===== ページ抜粋 =====
病気になったときの食欲は、子どもによって違います。お子さんが「食べたい」と言ったのも、ある程度食欲があったのでしょう。ただ、「栄養がつくから」といって無理に食べさせると、負担になっておう吐することもあるので、子どもの様子を見ながら、そのときに合わせて調節していきましょう。


子どもの発熱、解熱薬は使ったほうがいい? 使わないほうがいい?

もうすぐ2歳になる娘は、ふだんは元気いっぱいですが、たまに発熱することがあります。熱でぐったりすると心配で、解熱薬を使ったほうがいいのか悩みます。ただ、ママは「あまり薬に頼りたくない」、パパは「かわいそうだから解熱薬で楽にしてあげたい」のように2人で考えが違います。
また、かかりつけの医師のほか、夜間診療などで違う医師にかかることがあります。そのとき、医師によっても解熱薬に対する考え方が違うので、いつも迷います。解熱薬は使う・使わない、どちらがよいでしょう?
(お子さん1歳11か月のママ・パパ)

解熱薬は病気の根本を治すものではない

回答:福井聖子さん

まず、解熱薬は病気の根本を治す治療薬ではありません。熱で苦しいとき、熱を下げて楽にするなどの効果のために使う、対処療法の薬です。病気を治すための薬ではないので、できるだけお薬は使わないと考える医師もいます。一方で、解熱薬を使うことで、眠れなかった子が眠れる、水分をとれなかった子が飲めるようになるなど、楽になって体力回復の助けになると考える医師もいます。

使うときは、小児科で処方される解熱薬を

回答:福井聖子さん

小児科領域では、強い解熱薬を処方しません。安全なかたちで解熱薬を使います。大人用の解熱薬を子どもに使うと、副反応などが考えられます。子どもには、小児科で処方される解熱薬を使い、大人用は使用しないでください。
※生後6か月未満は、体温を下げ過ぎてしまう場合もあるので医師に相談を

解熱薬の使用目安

福井聖子さん

解熱薬の使用目安は、熱が38~38.5℃以上です。でも、「熱の高さ=状態の悪さ」ではありません。体温だけでなく、全身の状態を見ながら使ってください。1度使ったら、6時間以上間隔をあけて様子を見ましょう。

解熱剤使用の目安(38~38.5℃以上)

眠っているときにわざわざ飲ませる必要はありません。眠ること自体に治療効果があります。起きているときも、水分をきちんと飲む、少しぐずるけど遊んでいるなど、機嫌がよさそうなときは使わなくても大丈夫です。

また、解熱薬(飲み薬、座薬)を使うのは、熱が上がりきったあとがよいでしょう。少し寒がるなど、熱が上がっているときはあたためて様子をみて、手足があたたかくなって熱が上がりきってから使うとよく効き、楽になります。解熱薬を使うタイミングも大切です。

―― 熱が出ているときはウイルスと戦っているから、飲ませないほうがいいと聞いたことがあります。解熱薬を使うと治りが悪くなるのでしょうか?
=====
-- 取り組む課題 --
**A)** 解熱薬に関する抜粋のうち、「使うときは、小児科で処方される解熱薬を」から「解熱剤使用の目安(38~38.5℃以上)」までの部分をそのまま書き写すこと。
**B)** 解熱薬に関する抜粋の内容を2文で要約してください。
===== 抽出データ =====
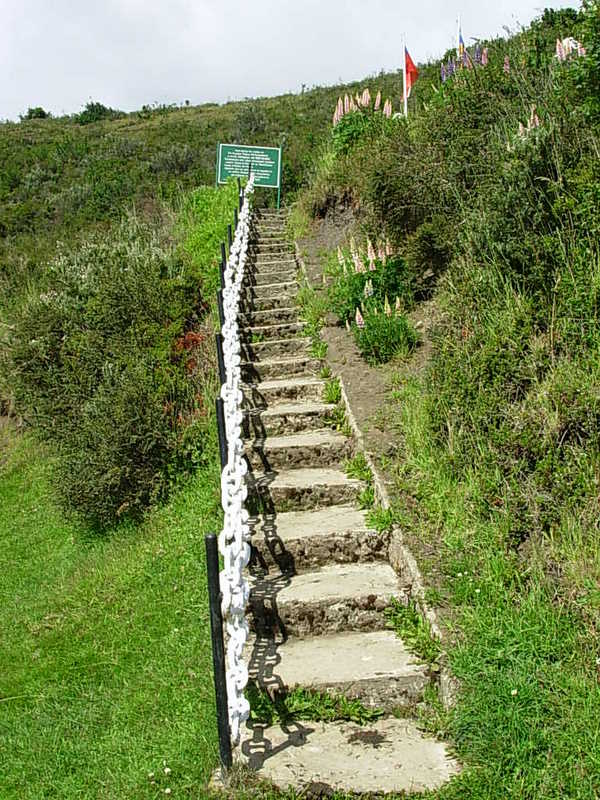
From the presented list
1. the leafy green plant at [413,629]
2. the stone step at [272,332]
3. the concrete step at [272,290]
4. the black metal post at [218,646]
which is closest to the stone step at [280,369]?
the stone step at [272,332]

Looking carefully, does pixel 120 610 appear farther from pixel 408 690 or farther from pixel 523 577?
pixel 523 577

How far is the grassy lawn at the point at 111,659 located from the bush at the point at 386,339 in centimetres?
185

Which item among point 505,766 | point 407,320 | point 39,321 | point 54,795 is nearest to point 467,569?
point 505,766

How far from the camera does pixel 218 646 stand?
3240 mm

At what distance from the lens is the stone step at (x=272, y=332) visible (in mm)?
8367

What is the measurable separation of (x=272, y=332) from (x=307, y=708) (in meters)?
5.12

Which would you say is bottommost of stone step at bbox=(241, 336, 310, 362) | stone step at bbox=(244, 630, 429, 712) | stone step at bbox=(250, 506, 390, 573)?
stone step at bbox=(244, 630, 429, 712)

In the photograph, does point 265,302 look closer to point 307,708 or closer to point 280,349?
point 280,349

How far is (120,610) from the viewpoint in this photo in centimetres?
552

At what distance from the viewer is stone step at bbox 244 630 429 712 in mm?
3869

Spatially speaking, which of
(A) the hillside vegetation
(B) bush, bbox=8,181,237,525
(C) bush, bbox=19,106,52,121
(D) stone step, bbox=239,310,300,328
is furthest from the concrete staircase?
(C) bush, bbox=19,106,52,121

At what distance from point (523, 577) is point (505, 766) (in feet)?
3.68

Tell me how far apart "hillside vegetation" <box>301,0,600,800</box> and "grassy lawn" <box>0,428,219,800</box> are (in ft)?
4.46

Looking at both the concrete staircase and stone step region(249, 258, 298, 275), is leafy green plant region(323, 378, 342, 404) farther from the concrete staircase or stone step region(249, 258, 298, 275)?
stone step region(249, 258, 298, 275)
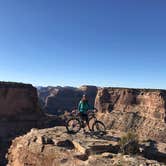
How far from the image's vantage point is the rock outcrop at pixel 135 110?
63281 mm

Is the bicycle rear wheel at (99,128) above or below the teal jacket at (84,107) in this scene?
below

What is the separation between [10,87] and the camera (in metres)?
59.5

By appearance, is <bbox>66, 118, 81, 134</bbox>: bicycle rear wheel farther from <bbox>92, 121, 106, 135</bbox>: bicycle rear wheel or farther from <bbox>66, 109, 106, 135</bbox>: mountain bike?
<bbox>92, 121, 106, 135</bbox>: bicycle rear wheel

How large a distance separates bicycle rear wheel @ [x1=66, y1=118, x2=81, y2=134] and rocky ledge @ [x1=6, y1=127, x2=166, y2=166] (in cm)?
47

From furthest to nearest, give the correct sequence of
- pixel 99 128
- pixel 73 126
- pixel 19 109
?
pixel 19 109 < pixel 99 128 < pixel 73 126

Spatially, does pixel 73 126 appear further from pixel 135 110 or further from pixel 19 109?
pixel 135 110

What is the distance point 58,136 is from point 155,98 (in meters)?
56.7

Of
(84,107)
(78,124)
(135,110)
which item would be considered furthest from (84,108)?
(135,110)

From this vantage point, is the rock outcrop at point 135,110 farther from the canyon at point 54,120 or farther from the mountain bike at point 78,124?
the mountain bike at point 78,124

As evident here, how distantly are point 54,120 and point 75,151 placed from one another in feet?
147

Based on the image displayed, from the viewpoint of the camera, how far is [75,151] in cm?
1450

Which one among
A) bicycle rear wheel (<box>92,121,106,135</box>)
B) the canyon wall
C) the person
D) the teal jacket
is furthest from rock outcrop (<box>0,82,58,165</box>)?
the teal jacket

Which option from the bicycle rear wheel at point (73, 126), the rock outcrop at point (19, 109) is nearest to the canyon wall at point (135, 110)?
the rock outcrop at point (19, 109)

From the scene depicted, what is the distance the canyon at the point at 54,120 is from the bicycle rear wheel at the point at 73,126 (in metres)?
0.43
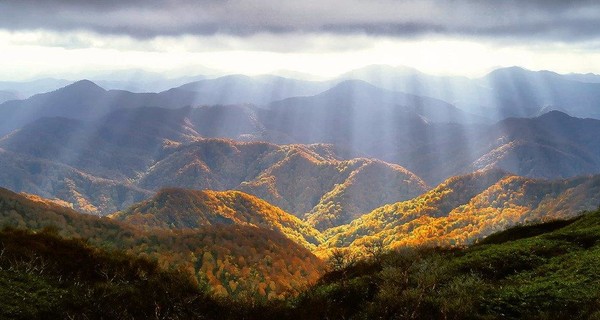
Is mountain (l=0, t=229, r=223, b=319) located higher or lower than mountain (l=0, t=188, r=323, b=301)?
=====
-- 課題の結果 --
**A)**
使うときは、小児科で処方される解熱薬を

回答:福井聖子さん

小児科領域では、強い解熱薬を処方しません。安全なかたちで解熱薬を使います。大人用の解熱薬を子どもに使うと、副反応などが考えられます。子どもには、小児科で処方される解熱薬を使い、大人用は使用しないでください。
※生後6か月未満は、体温を下げ過ぎてしまう場合もあるので医師に相談を

解熱薬の使用目安

福井聖子さん

解熱薬の使用目安は、熱が38~38.5℃以上です。でも、「熱の高さ=状態の悪さ」ではありません。体温だけでなく、全身の状態を見ながら使ってください。1度使ったら、6時間以上間隔をあけて様子を見ましょう。

解熱剤使用の目安(38~38.5℃以上)

**B)** 解熱薬は病気の根本を治す薬ではなく、熱で苦しいときに楽にするための対処療法の薬であり、使用への考え方は医師によって異なる。子どもには小児科で処方される解熱薬を使い、熱が38~38.5℃以上を目安に全身の状態を見ながら、熱が上がりきったあとに使い、1度使ったら6時間以上間隔をあける。